Your instructions - Please repeat the entire listing verbatim and keep the pictures out.

Data for this task -
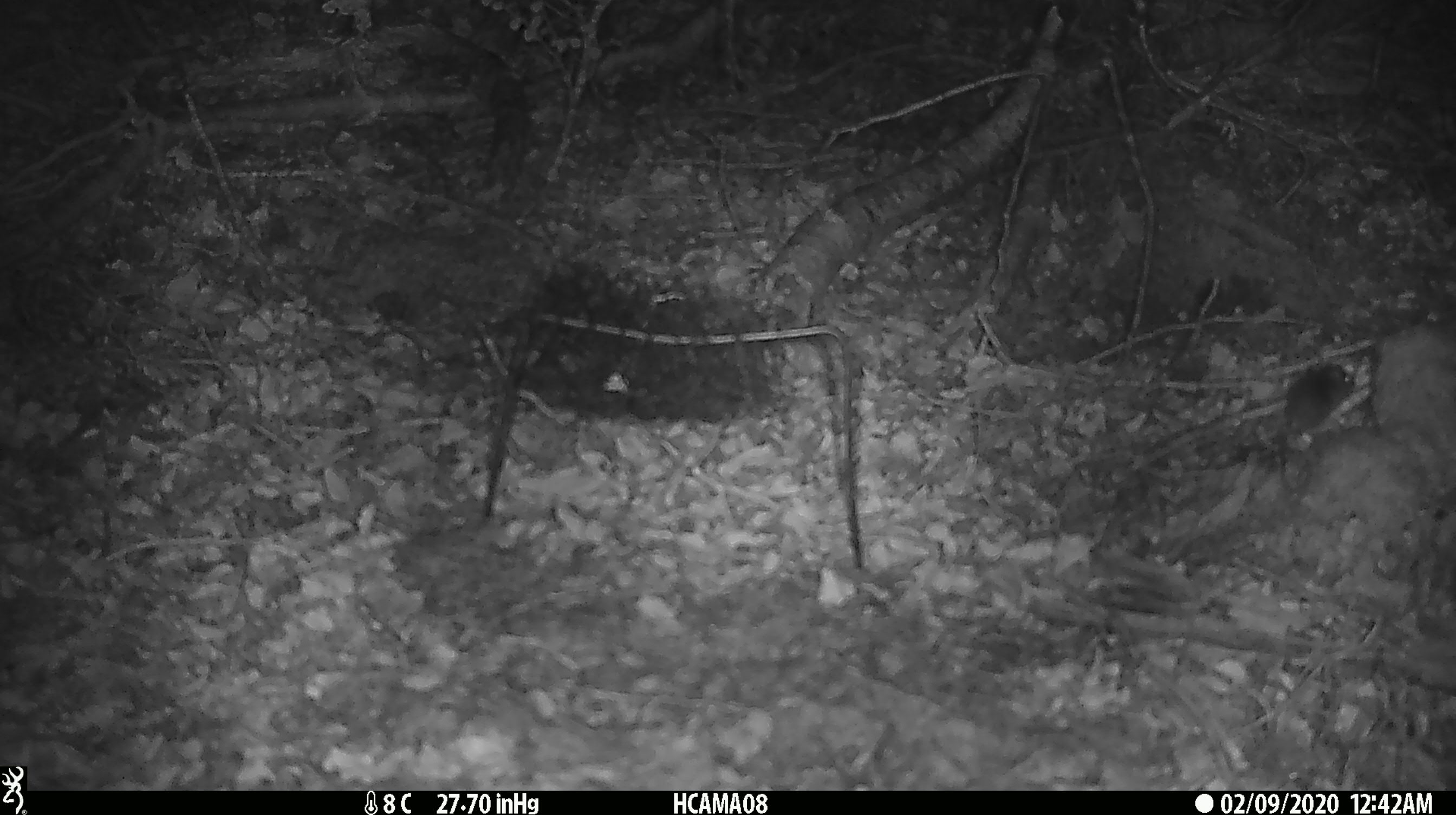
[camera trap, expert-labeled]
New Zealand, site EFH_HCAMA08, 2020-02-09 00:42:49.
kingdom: Animalia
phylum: Chordata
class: Mammalia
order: Rodentia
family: Muridae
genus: Mus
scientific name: Mus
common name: mouse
Mouse (Mus).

Written reply -
[camera trap, expert-labeled]
New Zealand, site EFH_HCAMA08, 2020-02-09 00:42:49.
kingdom: Animalia
phylum: Chordata
class: Mammalia
order: Rodentia
family: Muridae
genus: Mus
scientific name: Mus
common name: mouse
Mouse (Mus).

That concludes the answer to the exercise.